Anti-semitic incidents in Australia

We published this article “Seeking to contextualise antisemitic incidents in Australia. What do the data tellus?” by Graeme Walker. There is some really useful points in the article for Jewish Australians. There should be more attention given to the facts behind the data as revealed in this analysis. The key points are:

1. The data presented by advocacy groups show that Jewish Australians are more often victims of racist hate incidents than other racial/ethnic groups, except possibly for First Nations people in the Northern Territory.

2. Gradual increases over time in hate incident reports may reflect a real rise in incidents, or an increasing propensity among the target population to report incidents, for any number of reasons.

3. Data on hate incidents published by different advocacy organisations are difficult to interpret and compare because of disagreements on attribution (e.g. differing definitions of antisemitism or Islamophobia). Thus, descriptions of all hate incidents, not just summaries or selected examples, need to be made publicly available, since accuracy of incident trends is critical for assessing the effectiveness or not of an;-hate laws in Australia.

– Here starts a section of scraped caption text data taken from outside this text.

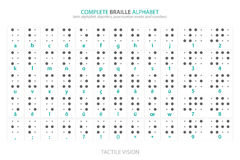 Braille one Stock Photography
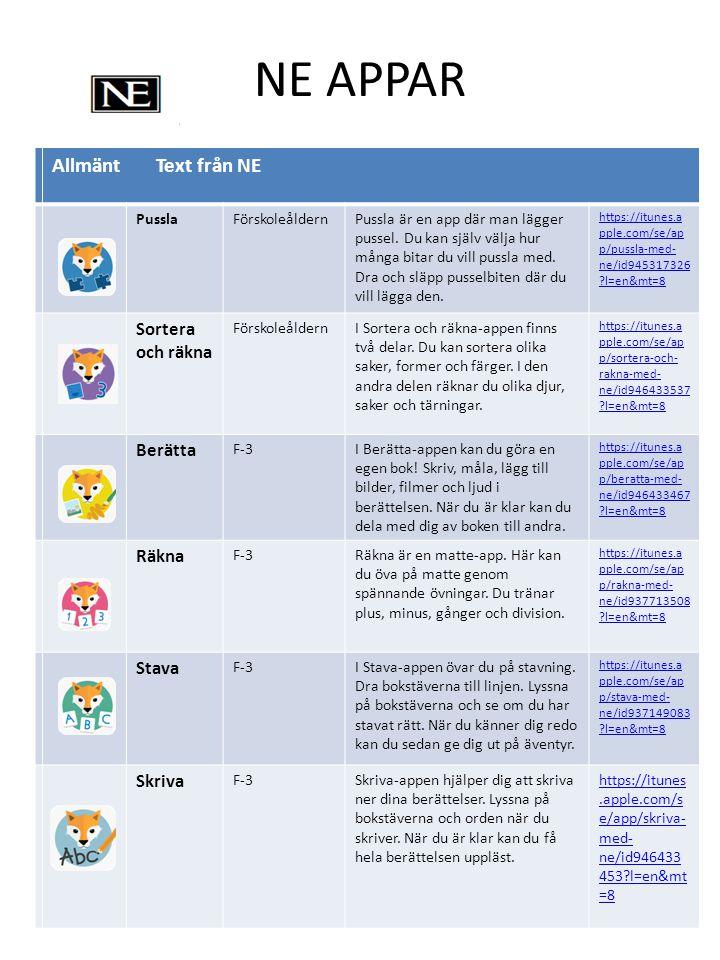NE APPAR Allmänt Text från NE PusslaFörskoleåldernPussla är en app där man lägger pussel. Du kan själv välja hur många bitar du vill pussla med. Dra o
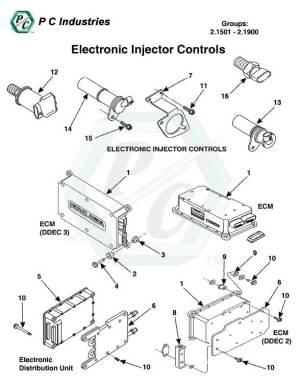 Electronic Controls  Series 60 Detroit Diesel Engines
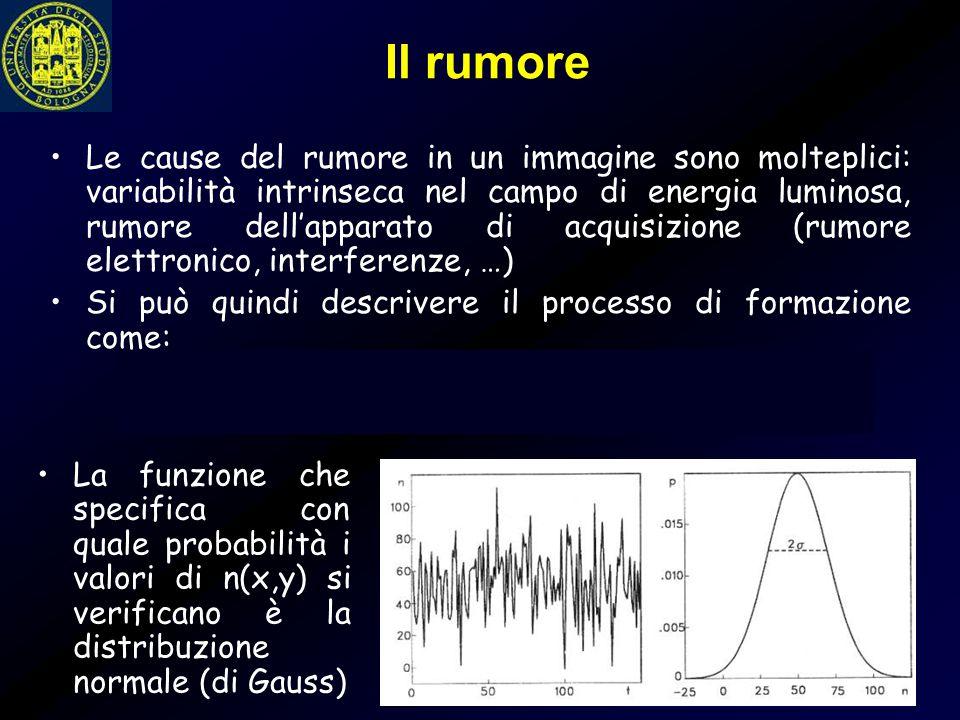 Il rumore Le cause del rumore in un immagine sono molteplici: variabilità intrinseca nel campo di energia luminosa, rumore dell'apparato di acquisizio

4. There is universal agreement that spikes in antisemitic incidents in Australia correlate with conflicts in Palestine and media polemics around them. Spikes disappear when the trigger event stops. There is little or no published analysis of data to suggest that increasing police powers in Australia will prevent such spikes.

5. Some argue that the antisemitic incident spike following 7 October 2023 is in reality caused by latent antisemitism in Australia that is activated by the trigger event in Palestine. There is possibly some logic in this, but Australia is one of the least antisemitic countries globally as measured in population surveys.